HOW TO COMPLETE THIS TASK: Copy each entry below exactly. No images.

DATA PROVIDED:
Start of Block

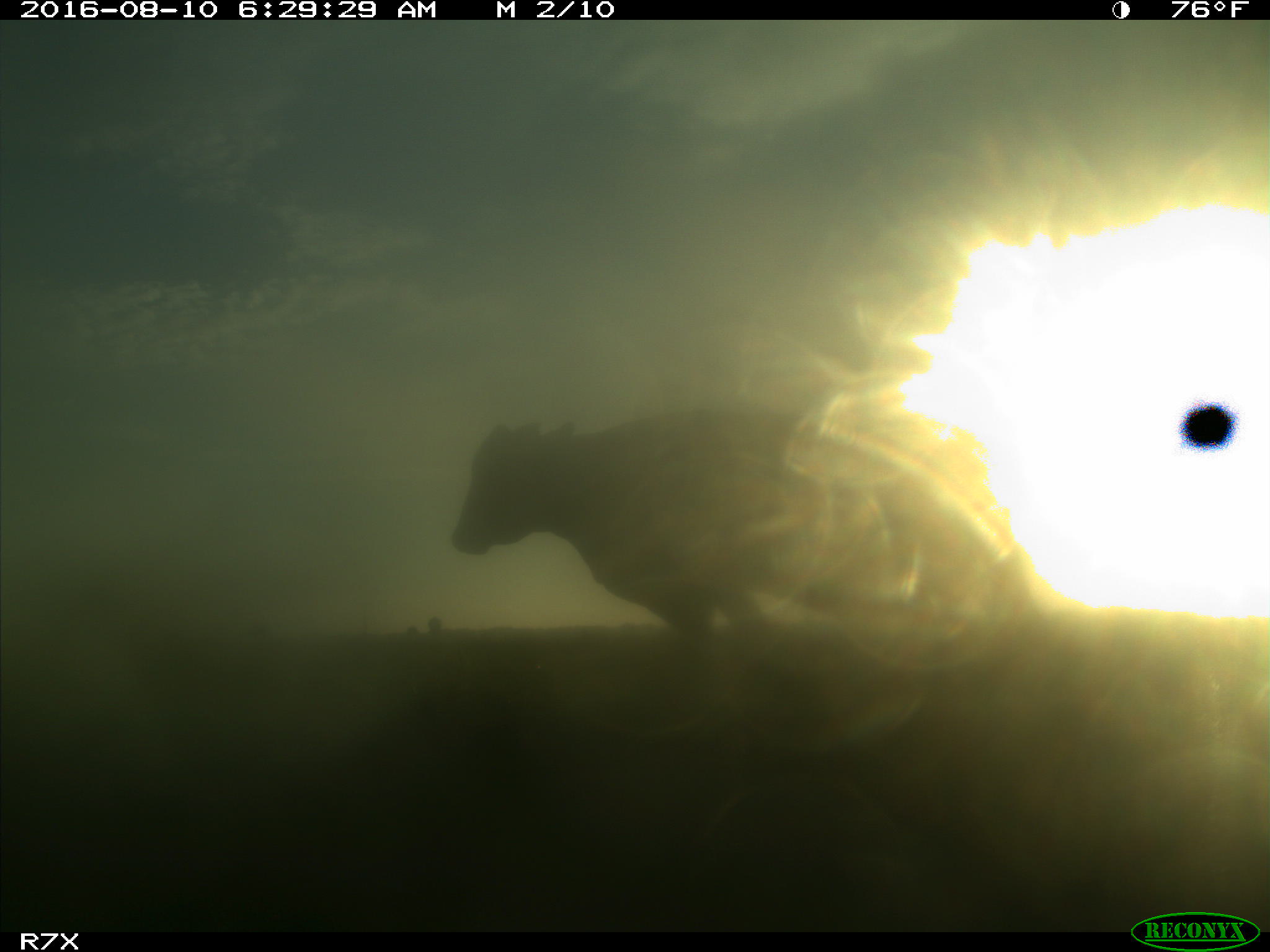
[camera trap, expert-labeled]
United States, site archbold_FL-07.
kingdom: Animalia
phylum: Chordata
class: Mammalia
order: Artiodactyla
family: Bovidae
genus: Bos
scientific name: Bos taurus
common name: domestic cow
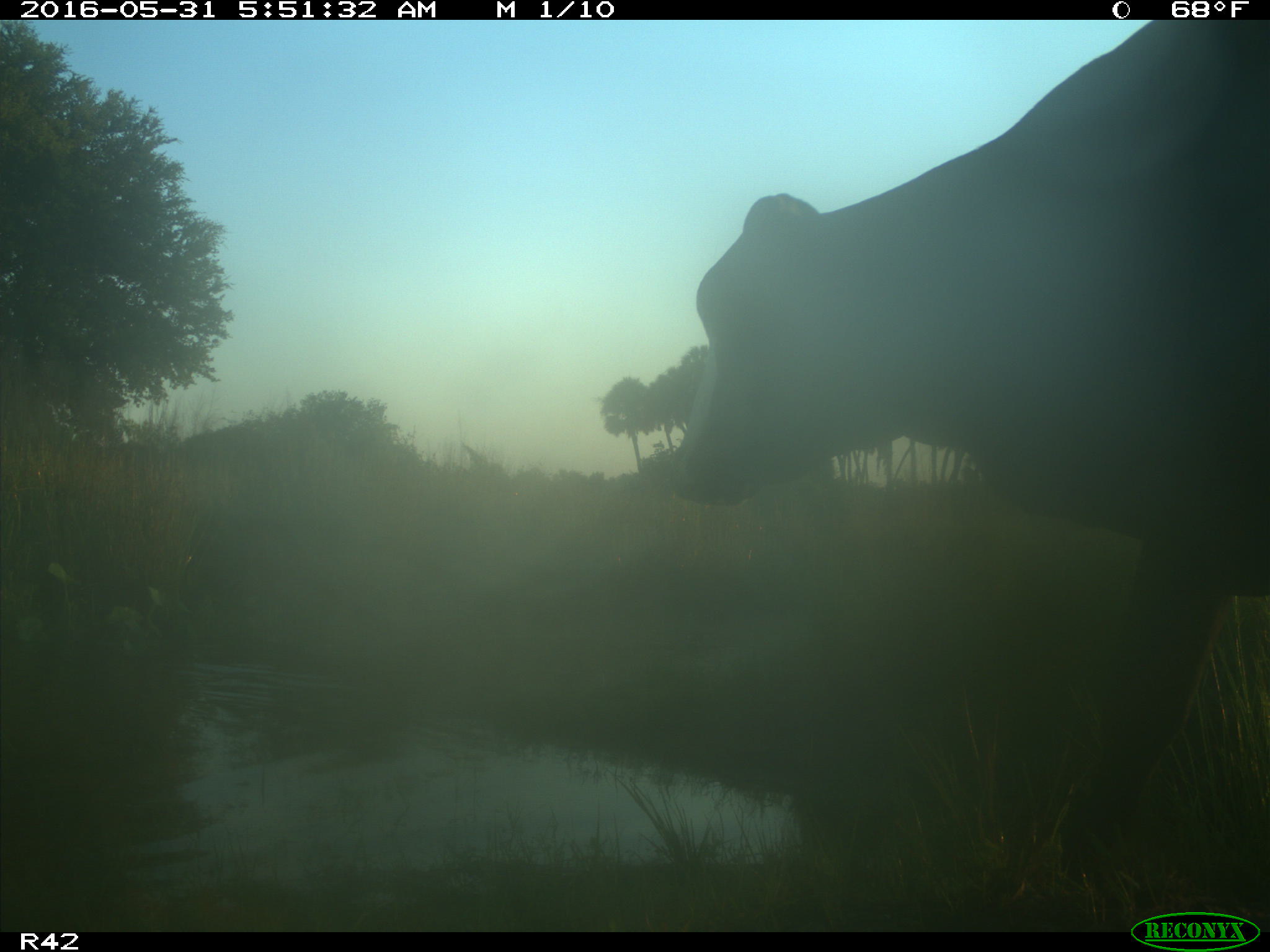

End of Block

REPLY:
[camera trap, expert-labeled]
United States, site archbold_FL-07.
kingdom: Animalia
phylum: Chordata
class: Mammalia
order: Artiodactyla
family: Bovidae
genus: Bos
scientific name: Bos taurus
common name: domestic cow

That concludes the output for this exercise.